COMMON SHARE DIVIDEND
BCE's Board of Directors has
declared a quarterly dividend of $0.8325 per common share, payable on October 15, 2020 to shareholders of record at the
close of business on September 15,
2020.
FINANCIAL OUTLOOK
Due to uncertainties relating to the
severity and duration of the COVID-19 pandemic, including possible
resurgences in the number of COVID-19 cases, and various potential
outcomes, we are not able at this time to estimate the impacts of
the COVID-19 pandemic on our business or future financial results
and related assumptions. Our business and financial results could
continue to be significantly and negatively impacted in future
periods. The extent to which COVID-19 will continue to adversely
impact us will depend on future developments that are unknown and
cannot be predicted, as well as new information which may emerge
concerning the severity, duration and possible resurgences of the
COVID-19 pandemic and the actions required to contain the
coronavirus or remedy its impacts, among others. Given this
unprecedented and highly uncertain environment, BCE withdrew on
May 6, 2020 all of its 2020 financial
guidance it announced on February 6,
2020.
BCE's underlying business fundamentals remain strong. Our strong
liquidity position, underpinned by a healthy balance sheet,
substantial free cash flow generation and access to the debt and
bank capital markets, is expected to provide significant financial
flexibility to execute on our planned capital expenditures for 2020
and to sustain BCE's common share dividend payments for the
foreseeable future.
See BCE's Q2 2020 MD&A for more information on the
historical and future potential impacts of COVID-19 on our
business, financial condition, liquidity and financial results,
including, without limitation, the introduction to section 1,
Overview, section 1.3, Assumptions, section 4.7,
Liquidity and section 7, Business risks.
CALL WITH FINANCIAL ANALYSTS
BCE will hold a
conference call for financial analysts to discuss Q2 2020 results
on Thursday, August 6 at 8:00 am (Eastern). Media are welcome to
participate on a listen-only basis. To participate, please dial
toll-free 1-866-696-5894 or 416-641-6150 and enter passcode
7959145#. A replay will be available until midnight on September 4, 2020 by dialing 1-800-408-3053 or
905-694-9451 and entering passcode 4511636#.

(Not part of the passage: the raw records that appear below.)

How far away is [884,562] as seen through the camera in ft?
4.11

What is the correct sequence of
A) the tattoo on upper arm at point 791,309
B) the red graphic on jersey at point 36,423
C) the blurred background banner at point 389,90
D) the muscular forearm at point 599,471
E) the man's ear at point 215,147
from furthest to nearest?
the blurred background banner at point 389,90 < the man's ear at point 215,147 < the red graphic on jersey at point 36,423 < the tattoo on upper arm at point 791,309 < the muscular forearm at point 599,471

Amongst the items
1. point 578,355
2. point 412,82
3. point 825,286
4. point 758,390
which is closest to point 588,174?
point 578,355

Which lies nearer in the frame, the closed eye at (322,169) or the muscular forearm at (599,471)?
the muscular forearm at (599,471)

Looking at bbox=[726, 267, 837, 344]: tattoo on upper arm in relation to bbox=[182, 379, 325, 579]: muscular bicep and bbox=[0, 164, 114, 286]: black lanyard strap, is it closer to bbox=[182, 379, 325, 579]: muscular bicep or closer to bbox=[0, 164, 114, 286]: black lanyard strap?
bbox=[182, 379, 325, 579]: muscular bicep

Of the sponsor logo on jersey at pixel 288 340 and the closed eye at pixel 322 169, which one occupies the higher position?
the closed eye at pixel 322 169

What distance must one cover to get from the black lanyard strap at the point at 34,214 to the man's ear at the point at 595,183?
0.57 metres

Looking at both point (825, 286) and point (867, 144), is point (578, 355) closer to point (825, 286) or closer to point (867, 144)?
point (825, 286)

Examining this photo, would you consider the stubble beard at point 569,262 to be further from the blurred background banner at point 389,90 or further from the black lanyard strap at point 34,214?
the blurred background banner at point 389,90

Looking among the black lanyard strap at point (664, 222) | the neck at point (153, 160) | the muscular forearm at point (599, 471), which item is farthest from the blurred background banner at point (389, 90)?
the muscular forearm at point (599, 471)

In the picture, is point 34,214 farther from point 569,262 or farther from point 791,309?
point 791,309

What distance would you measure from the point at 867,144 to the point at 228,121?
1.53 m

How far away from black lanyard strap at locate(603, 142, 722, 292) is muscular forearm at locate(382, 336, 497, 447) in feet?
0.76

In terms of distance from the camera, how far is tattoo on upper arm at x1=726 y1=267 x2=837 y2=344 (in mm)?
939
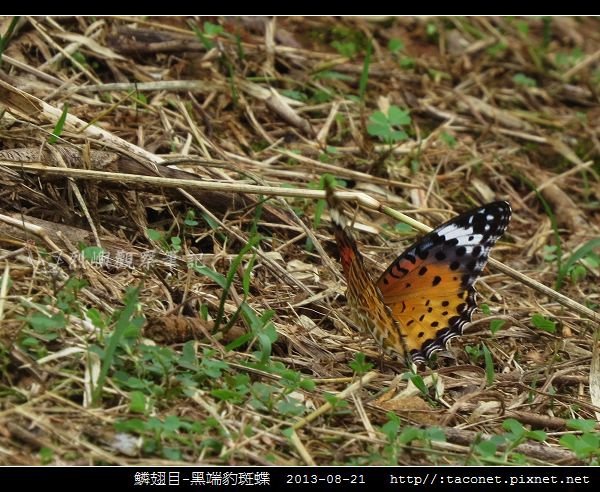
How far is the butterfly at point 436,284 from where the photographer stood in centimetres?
373

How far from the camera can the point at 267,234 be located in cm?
433

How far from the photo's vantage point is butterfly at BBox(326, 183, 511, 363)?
3.73 m

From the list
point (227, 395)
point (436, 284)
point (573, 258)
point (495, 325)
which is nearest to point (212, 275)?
point (227, 395)

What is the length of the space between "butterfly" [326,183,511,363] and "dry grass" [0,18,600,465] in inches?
6.3

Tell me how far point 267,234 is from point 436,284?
37.1 inches

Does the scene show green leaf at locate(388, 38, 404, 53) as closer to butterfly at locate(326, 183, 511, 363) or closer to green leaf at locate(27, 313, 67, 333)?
butterfly at locate(326, 183, 511, 363)

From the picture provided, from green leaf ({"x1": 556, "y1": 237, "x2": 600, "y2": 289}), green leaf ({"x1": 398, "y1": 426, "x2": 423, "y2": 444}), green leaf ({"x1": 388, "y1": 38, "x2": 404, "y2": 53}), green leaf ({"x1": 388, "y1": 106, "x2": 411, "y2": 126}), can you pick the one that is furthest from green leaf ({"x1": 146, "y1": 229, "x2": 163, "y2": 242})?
green leaf ({"x1": 388, "y1": 38, "x2": 404, "y2": 53})

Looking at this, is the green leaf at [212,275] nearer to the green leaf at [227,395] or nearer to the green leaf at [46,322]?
the green leaf at [227,395]

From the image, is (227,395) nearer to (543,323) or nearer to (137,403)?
(137,403)

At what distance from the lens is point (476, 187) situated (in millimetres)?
5312

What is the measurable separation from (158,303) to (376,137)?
2.26 m
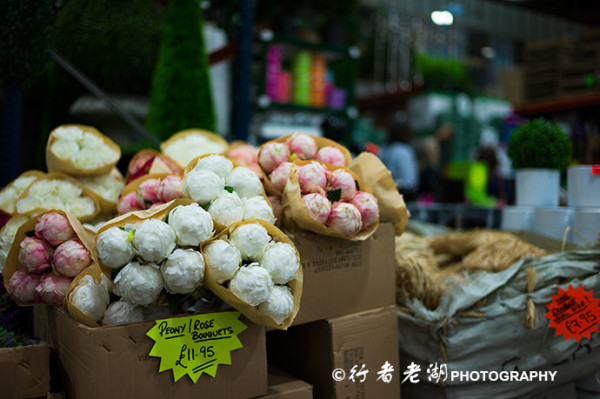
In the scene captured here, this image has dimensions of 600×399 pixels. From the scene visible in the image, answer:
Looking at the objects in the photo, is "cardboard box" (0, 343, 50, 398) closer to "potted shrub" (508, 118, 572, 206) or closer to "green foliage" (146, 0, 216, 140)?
"green foliage" (146, 0, 216, 140)

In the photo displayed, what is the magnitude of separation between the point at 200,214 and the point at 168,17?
220 cm

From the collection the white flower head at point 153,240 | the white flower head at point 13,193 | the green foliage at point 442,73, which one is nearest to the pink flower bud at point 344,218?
the white flower head at point 153,240

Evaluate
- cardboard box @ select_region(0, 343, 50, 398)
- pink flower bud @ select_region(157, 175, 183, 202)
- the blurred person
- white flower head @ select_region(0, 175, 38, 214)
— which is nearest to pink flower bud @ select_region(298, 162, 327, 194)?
pink flower bud @ select_region(157, 175, 183, 202)

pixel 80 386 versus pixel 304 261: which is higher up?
pixel 304 261

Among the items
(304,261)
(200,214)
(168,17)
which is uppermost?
(168,17)

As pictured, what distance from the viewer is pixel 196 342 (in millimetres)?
1196

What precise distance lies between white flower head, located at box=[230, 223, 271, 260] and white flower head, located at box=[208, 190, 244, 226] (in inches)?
2.1

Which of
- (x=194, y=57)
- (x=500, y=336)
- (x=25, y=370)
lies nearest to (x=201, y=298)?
(x=25, y=370)

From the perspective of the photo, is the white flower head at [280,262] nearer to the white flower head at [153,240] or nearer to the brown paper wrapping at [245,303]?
the brown paper wrapping at [245,303]

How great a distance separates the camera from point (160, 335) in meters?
1.16

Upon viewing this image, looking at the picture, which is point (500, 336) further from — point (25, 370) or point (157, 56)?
point (157, 56)

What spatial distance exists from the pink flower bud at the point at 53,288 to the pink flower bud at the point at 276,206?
0.58m

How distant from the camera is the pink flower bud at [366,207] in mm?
1478

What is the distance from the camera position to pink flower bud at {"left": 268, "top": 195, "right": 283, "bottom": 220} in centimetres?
151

A live audio webcast of the conference call will be available on
BCE's website at BCE Q2-2020 conference call. The mp3 file will be
available for download on this page later in the day.
NOTES
The information contained in this news release
is
unaudited.
(1) In Q2 2020, we updated our definitions of adjusted net
earnings, adjusted EPS and free cash flow to exclude the impacts of
discontinued operations as they may affect the comparability of our
financial results and could potentially distort the analysis of
trends in business performance. As a result of this change, prior
periods have been restated for comparative purposes.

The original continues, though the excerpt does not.